• 正文:
● ● ● ● ●

保证 Cross-device read-after-write consistency 的问题:

  1. remembering the timestamp of the user’s last update become more difficult
  2. If your replicas are distributed across different datacenters,there is no guarantee that connections from different devices will be routed to the same datacenter

Monotonic Reads(async 情况下)

对于 async followers 来说,由于 lag 不同,用户可能从不同的 follower 读到不同的数据,有些是过时的。

Monotonic reads 保证不读到过时的数据. It’s a lesser guarantee than strong consistency, but a stronger guarantee than eventual consistency.

If one user makes several reads in sequence, they will not see time go backward

One way of achieving monotonic reads is to make sure that each user always makes their reads from the same replica

Consistent Prefix Reads

consistent prefix reads: This guarantee says that if a sequence of writes happens in a certain order, then anyone reading those writes will see them appear in the same order.

This is a particular problem in partitioned (sharded) databases。in many distributed,databases, different partitions operate independently, so there is no global ordering of writes

一种解决方式事保证互相关联的写入被写入到同一个 partition.

Solutions for Replication Lag

在 eventually consisten system 中 lag 不断增长怎么办?
provide a stronger guarantee, such as read-after-write

但是 Eventual consistency 是不够的, db 需要 Transactions 来提供强一致性保证。

Multi-Leader Replication

可用性高,但是会面临 write conflicts 的问题,如何解决数据一致性问题?

是什么:

Multi-leader configuration (also known as master–master or active/active replication). In this setup, each leader simultaneously acts as a follower to the other leaders. 如 akka cluster

Use Cases for Multi-Leader Replication

不适应于创建 datacenter

Multi-datacenter operation

相比于 single-leader 方案的优势:

  • 去中心化,write request 分散到各个 leader, which means the perceived performance may be better.

  • Tolerance of datacenter outages: 不需要重新选举 leader

  • Tolerance of network problems: A multi-leader configuration with asynchronous replication can usually tolerate network problems better: a temporary network interruption does not prevent writes being processed

缺点: the same data may be concurrently modified in two different datacenters, and those write conflicts must be resolved

一些使用 multi-leader 的系统:

  • Tungsten Replicator for MySQL
  • BDR for PostgreSQL
  • GoldenGate for Oracle

Clients with offline operation

if you have an application that needs to continue to work while it is disconnected from the internet. 怎么解决?

● ● ● ● ●

• 数据部分:

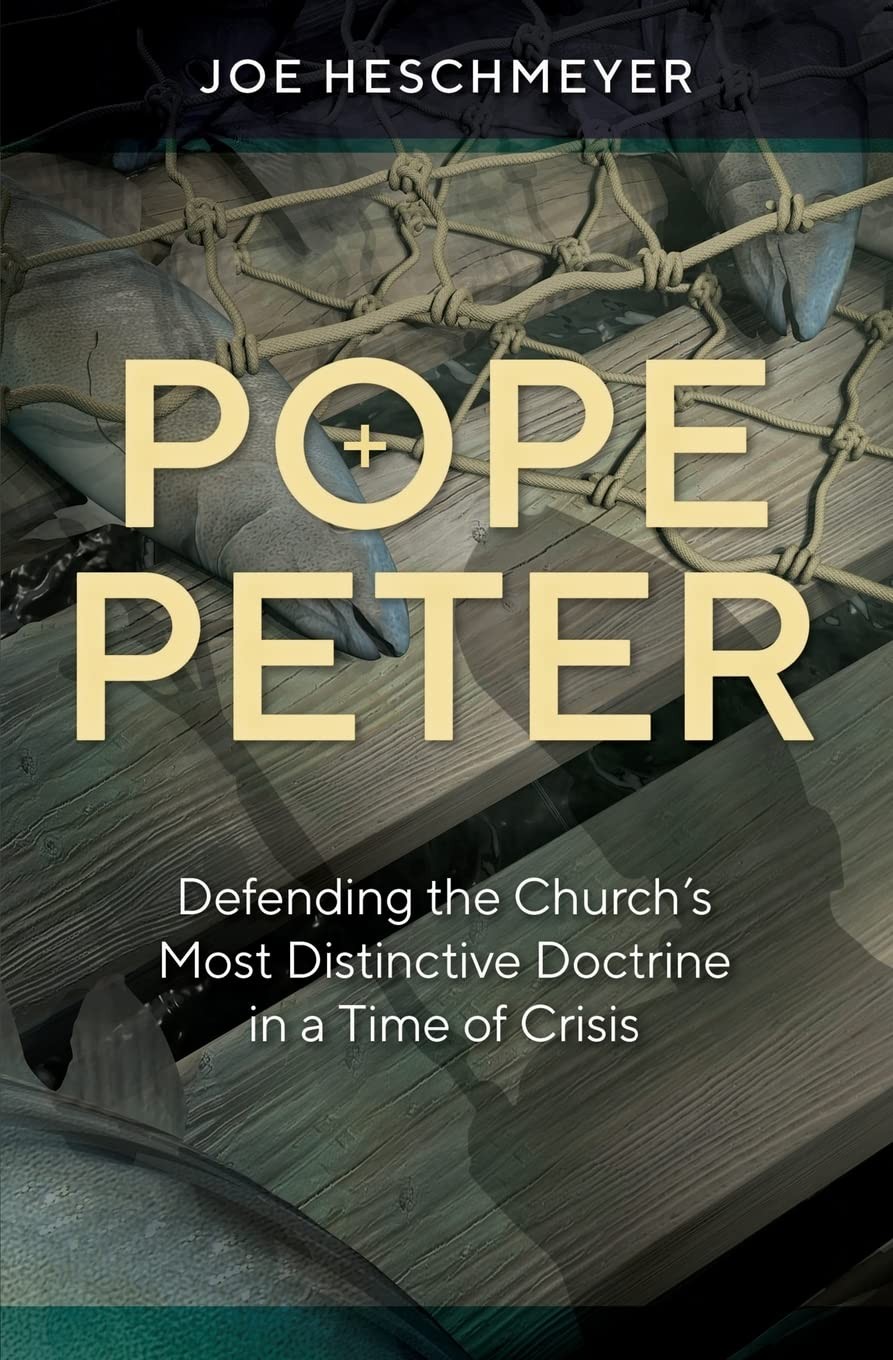 Pope Peter – Defending the Church’s Doctrine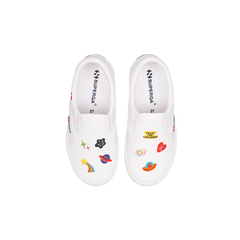 Superga X Slimy Oddity Junior 2350 Universe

● ● ● ● ●

• 任务要求: 正文列举了哪些使用 multi-leader 的系统?请全部列出。

• 解答:
Tungsten Replicator for MySQL
BDR for PostgreSQL
GoldenGate for Oracle